Botulinum toxin type A mechanism: current hypothesis. At the nerve terminal, botulinum toxin type A is thought to induce a temporary chemodenervation through the following steps:

1. The toxin binds to acceptors (yet to be identified) on cholinergic terminals (arrow indicates a BTX-A molecule).
2. The molecule is internalized into the nerve ending. 
3. Once inside the nerve ending, botulinum toxin interferes with the exocytosis of cholinergic vesicles. This leads to chemodenervation and reduced muscular contractions.
4. Over time, terminal sprouting occurs. 
5. Finally, the original functional endplate is re-established and sprouts regress (as reported by Prof. Oliver Dolly’s laboratory). At this point symptoms may return in some patients. 

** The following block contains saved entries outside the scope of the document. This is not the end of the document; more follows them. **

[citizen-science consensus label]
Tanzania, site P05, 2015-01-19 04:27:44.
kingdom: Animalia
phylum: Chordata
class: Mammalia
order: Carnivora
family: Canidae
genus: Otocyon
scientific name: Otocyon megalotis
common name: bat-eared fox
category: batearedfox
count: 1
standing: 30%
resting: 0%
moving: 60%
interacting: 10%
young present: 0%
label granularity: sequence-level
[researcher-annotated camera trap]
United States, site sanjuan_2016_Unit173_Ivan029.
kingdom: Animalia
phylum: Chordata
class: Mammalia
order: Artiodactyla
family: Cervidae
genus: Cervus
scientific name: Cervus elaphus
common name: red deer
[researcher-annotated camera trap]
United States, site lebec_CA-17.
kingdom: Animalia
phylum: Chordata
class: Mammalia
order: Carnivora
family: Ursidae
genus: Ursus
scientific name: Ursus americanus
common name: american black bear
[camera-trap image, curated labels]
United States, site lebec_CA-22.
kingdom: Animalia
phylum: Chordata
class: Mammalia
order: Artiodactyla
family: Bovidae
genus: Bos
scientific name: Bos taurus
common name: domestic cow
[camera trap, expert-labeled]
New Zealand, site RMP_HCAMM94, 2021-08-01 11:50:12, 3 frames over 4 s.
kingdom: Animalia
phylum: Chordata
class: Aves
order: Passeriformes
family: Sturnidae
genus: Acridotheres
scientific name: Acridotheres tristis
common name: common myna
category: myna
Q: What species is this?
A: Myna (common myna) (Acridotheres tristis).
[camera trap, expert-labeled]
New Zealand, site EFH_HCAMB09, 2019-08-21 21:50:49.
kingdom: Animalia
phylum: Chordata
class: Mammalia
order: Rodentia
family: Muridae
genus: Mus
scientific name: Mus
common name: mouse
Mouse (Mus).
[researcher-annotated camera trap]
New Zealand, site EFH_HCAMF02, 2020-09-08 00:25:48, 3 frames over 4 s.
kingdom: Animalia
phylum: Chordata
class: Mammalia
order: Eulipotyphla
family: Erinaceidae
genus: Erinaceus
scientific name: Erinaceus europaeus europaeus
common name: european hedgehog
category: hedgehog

Note: Data obtained from murine neuromuscular junction after a single BTX-A treatment revealed that the original endplate became reactivated as the sprouts regressed (dePaiva et al, 1999).

dePaiva A, Meunier FA, Molgo J, Aoki KR, Dolly JO. Functional repair of motor endplates after botulinum neurotoxin type A poisoning: biphasic switch of synaptic activity between nerve sprouts and their parent terminals. Proc Natl Acad Sci 1999;96:3200-5.